The report underlined that NCHR detected cases when security departments continued to resort to the controversial Prevention of Crimes Law No. (7) of 1954, which allows administrative governors to take measures against people with criminal records citing security considerations and public security.
 
The NCHR stressed an improvement in the prison environment at the temporary detention centres.
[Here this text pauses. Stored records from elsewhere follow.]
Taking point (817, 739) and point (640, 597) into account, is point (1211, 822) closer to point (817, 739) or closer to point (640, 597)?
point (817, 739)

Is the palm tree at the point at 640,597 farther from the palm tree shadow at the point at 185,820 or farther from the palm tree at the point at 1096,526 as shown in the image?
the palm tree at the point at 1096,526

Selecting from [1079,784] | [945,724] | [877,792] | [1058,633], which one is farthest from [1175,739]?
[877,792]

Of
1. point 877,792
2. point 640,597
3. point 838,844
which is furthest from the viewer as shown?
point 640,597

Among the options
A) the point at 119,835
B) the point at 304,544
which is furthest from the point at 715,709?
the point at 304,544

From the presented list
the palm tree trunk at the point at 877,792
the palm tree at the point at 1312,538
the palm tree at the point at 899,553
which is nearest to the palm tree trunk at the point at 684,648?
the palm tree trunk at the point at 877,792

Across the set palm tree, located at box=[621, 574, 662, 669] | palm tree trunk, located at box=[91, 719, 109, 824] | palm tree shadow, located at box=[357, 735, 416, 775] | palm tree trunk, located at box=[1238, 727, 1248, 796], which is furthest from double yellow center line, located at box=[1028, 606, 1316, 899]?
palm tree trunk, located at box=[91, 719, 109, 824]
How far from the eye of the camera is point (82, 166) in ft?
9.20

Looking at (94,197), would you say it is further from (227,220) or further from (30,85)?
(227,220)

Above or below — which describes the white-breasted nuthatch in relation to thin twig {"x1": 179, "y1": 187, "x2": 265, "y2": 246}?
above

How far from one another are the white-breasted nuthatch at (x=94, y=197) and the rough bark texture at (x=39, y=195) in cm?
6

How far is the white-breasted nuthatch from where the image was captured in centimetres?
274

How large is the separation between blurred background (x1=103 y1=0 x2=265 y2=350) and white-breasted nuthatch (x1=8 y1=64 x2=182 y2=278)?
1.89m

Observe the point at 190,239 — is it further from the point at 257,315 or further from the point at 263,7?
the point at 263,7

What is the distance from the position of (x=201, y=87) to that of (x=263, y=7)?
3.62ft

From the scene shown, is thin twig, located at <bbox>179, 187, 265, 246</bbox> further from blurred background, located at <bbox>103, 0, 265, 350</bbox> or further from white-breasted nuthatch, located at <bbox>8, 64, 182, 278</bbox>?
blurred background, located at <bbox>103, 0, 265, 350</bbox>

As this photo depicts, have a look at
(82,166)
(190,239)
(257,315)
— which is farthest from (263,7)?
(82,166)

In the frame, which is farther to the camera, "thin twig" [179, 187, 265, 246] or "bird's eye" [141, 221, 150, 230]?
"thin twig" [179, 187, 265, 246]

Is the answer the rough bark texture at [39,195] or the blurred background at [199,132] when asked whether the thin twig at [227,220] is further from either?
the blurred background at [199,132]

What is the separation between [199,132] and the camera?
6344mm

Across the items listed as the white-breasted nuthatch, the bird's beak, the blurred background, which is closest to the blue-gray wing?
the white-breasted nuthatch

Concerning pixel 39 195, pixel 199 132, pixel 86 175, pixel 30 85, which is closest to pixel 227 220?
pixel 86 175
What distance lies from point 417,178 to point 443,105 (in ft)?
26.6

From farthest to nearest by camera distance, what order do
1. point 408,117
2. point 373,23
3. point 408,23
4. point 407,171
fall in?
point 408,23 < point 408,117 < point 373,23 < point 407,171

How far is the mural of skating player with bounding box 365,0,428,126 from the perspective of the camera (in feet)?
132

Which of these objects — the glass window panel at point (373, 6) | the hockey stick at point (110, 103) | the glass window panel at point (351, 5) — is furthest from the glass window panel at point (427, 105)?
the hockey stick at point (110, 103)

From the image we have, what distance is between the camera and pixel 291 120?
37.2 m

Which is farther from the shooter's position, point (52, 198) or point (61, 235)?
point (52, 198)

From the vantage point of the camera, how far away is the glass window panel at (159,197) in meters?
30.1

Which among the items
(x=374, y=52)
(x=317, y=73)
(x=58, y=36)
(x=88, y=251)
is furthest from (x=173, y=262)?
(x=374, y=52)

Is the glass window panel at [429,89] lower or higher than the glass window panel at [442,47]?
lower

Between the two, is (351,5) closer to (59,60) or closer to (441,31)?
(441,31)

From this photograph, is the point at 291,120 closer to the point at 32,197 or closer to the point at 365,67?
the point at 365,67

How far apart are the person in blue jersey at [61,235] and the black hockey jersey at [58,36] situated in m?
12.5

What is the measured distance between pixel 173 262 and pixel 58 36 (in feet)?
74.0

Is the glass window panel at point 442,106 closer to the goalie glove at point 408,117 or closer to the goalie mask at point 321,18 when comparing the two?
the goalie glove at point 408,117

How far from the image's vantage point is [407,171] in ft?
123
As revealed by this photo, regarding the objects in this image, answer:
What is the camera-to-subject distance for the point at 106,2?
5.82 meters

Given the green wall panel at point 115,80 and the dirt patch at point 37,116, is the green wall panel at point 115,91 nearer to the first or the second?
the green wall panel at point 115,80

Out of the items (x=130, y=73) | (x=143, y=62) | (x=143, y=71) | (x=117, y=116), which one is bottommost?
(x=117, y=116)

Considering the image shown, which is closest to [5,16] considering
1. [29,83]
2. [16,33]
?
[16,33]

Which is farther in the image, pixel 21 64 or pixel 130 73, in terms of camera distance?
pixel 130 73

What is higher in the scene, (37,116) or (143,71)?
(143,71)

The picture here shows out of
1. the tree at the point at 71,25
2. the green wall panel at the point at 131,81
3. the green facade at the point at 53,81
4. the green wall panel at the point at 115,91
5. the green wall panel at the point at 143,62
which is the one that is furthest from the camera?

However, in 2017, while conducting visits to prisons (of which 34 were unannounced), NCHR noticed shortcomings such as the prolonged pre-trial detention exceeding (24) hours, when the suspects are kept in custody for prolonged periods based on the Prevention of Crimes Law, and sometimes totally illegally.
 
The report said that there are still a number of challenges to the citizens’ right to a fair trial, with the number of complaints received by the NCHR in 2017 concerning the right to a fair trial standing at (57), mostly revolving around prolonged judicial detention and rejection of release on bail requests and appeals against certain judicial proceedings.
 
On the freedom of opinion and expression, the report referred to amendments to a number of legislation relating to the right to freedom of opinion and expression in 2017, which included the amendment of article (68/H) of the Civil Service By-law to add a new constraint on employees in the context of expressing their opinion, using “Loose wording” to described banned acts, such as “insulting the country” in social media posts.
 
The report also pointed out a rise in the case of detention and prosecuting individuals for speaking out on social media platforms, their participation in sit-ins and protests or expressing their opinion by using other means.
 
On the right to assembly, NCHR cited a number of bans issued by administrative governors of public gatherings, while this approach did not prevent people from staging peaceful marches and demonstrations in protest against the policies and practices of the government.
 
On the right to form and join associations, the report said that the dialogue between the partners (the government and civil society organisations) on the law of forming associations was still under way, but the government “did not move forward in taking the necessary procedures to endorse the draft law amending the Law of Associations in 2017”. 
 
NCHR emphasised the absence of a single specific authority to oversee the work of the associations, which led to the absence of uniformity in related policies.
 
NCHR underlined a shortage in manpower regarding the inspection campaigns carried out by the Ministry of Labour teams and the violations that they report against the employers.
 
Despite increasing the number of inspection visits and appointing new inspectors, they remain insufficient to address the violations against workers, while employees at Qualifying Industrial Zones suffered in some cases unfair disciplinary measures, humiliation, overcrowding dorms, low wages, extra working hours, delayed salaries, the absence of social and health protection in many work places and ban from access to rights and employment contracts.
 
On the right to education, the NCHR teams observed cases of bad conditions of school buildings, a shortage of teachers, desks and whiteboards in classrooms “in most schools”, overcrowded classrooms, the deterioration in the hygienic situation and the lack of several facilities such as heating, fans and playgrounds.
 
The report mentioned some positive developments in terms of supporting women’s rights, most important of which is women’s quota in elected councils.
 
NCHR monitored the conditions of persons with disabilities in the care centres, rehabilitation and vocational training, which suffer from the lack of centres for care, rehabilitation and vocational training for persons with disabilities and the absence of appropriate geographical distribution in the governorates of the Kingdom.
 
On the rights of elderly people, NCHR revealed that 2017 witnessed no updates to the laws and regulations governing the rights of elderly people, which NCHR considers inadequate and lack provisions that secure the rights of the elderly people outside care institutions, such as the right to employment, the healthcare and physical integrity, in addition to the need to adjust these the laws and regulations to conform to international standards.